Actually, I did my B.Eng and M.Eng in Civil Engineering ~10-yrs ago, but have been working in the telecom biz since graduating as a Software Engineer. So, I'm very stale when it comes to structures, dynamics, etc.



> Does this toe-in reduce a harmonic vibration that maybe is causing the fork to flex (due to the grab-release of the vibration) or does the toe-in reduce pad contact and therefore braking power, which lessens the force on the fork?


IMO, toe-in will do both. Any system/structure will have a natural frequency. Once that natural frequency is reached, the system can start to vibrate violently. If you had shudder with a stock, non-toed-in brake, then by adding some toe-in, you've changed the natural frequency of the system, which chould reduce the shudder (or, at least move it to a different point in the braking).

When the pads are toe'd and the brakes are applied, only the front tip will engage. The more you pull the lever, the more of the pad that is hitting the rim. You can feather/modulate this much better than a pad that's not toe'd-in. A pad that is sitting flat will have the entire pad engage at the same time, which can be very off/on braking. This can also cause the pad to grab easier, which could lead to shudder.



> Do you think that shortening the length of the pads might have the same effect on this as toeing them in? I wish I had a vibrating fork to try this on.


Yes and no. Again, if you had shudder with your stock set-up, cutting the pads to a shorter length would change the natural frequency. So, yes, I guess that could help. But, I prefer to toe-in since I like the modulating effect it provides.

Ya, I just wish I'd known about this problem when I was doing my M.Eng as I could have used my schools facilities to use FEA to model different forks/brakes and then use the lab to test it in real life. Ah well, than can be for someone else, I guess.


----------



## PeanutButterBreath (Dec 4, 2005)

bwcross said:


> My IF steel fork doesn't chatter. The Alpha Q I had before it chattered badly out on the road, which is why I went back to steel this time around.


Well, there you go. IF forks are shudder proof.


----------



## 1speed_Mike (Feb 16, 2004)

PeanutButterBreath said:


> Well, there you go. IF forks are shudder proof.


One problem though....it's straight-bladed. Mike T wants curved.


----------



## PeanutButterBreath (Dec 4, 2005)

Pretty much any combination can work shudder free. Most just need a little attention to how they are set-up.


----------



## Mike T. (Feb 3, 2004)

Ok I'm with ya on all that MB - except the part where you're pleading poverty. Pensioners like me (I sound like I'm 87 don't I?) can plead poverty.

### EXERCISE DETAILS
Output the portion of the forum thread on brake shudder starting with "Actually, I did" and going on through "in the braking).", word for word. The entries are separate material and have no connection to the forum thread on brake shudder.

(Box-labeled dataset extracts)
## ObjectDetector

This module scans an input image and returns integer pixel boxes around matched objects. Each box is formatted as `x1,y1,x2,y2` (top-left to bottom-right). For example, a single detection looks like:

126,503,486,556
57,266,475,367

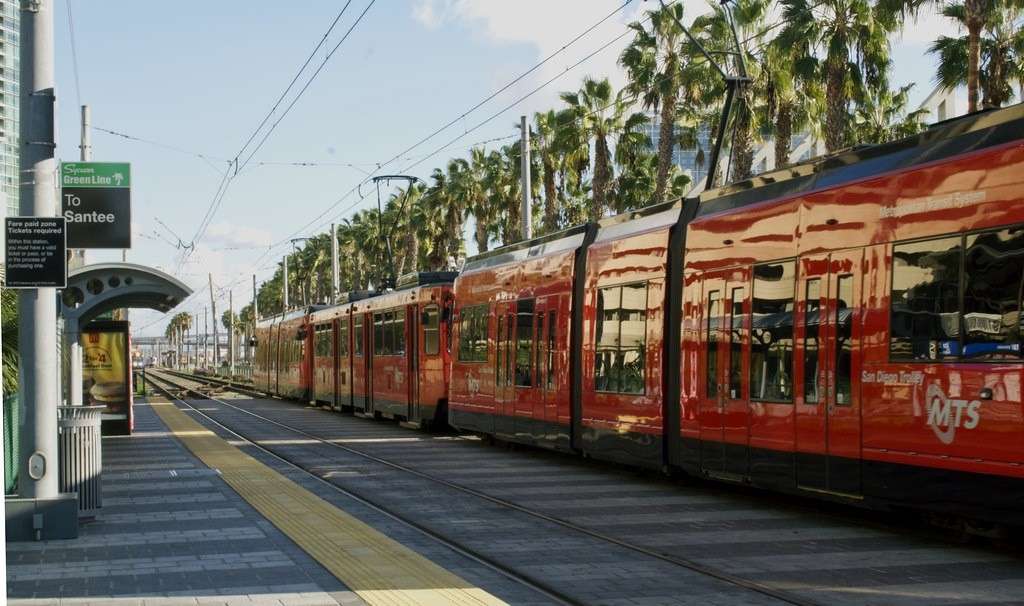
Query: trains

### SOLUTION TO THIS PROBLEM
Actually, I did my B.Eng and M.Eng in Civil Engineering ~10-yrs ago, but have been working in the telecom biz since graduating as a Software Engineer. So, I'm very stale when it comes to structures, dynamics, etc.



> Does this toe-in reduce a harmonic vibration that maybe is causing the fork to flex (due to the grab-release of the vibration) or does the toe-in reduce pad contact and therefore braking power, which lessens the force on the fork?


IMO, toe-in will do both. Any system/structure will have a natural frequency. Once that natural frequency is reached, the system can start to vibrate violently. If you had shudder with a stock, non-toed-in brake, then by adding some toe-in, you've changed the natural frequency of the system, which chould reduce the shudder (or, at least move it to a different point in the braking).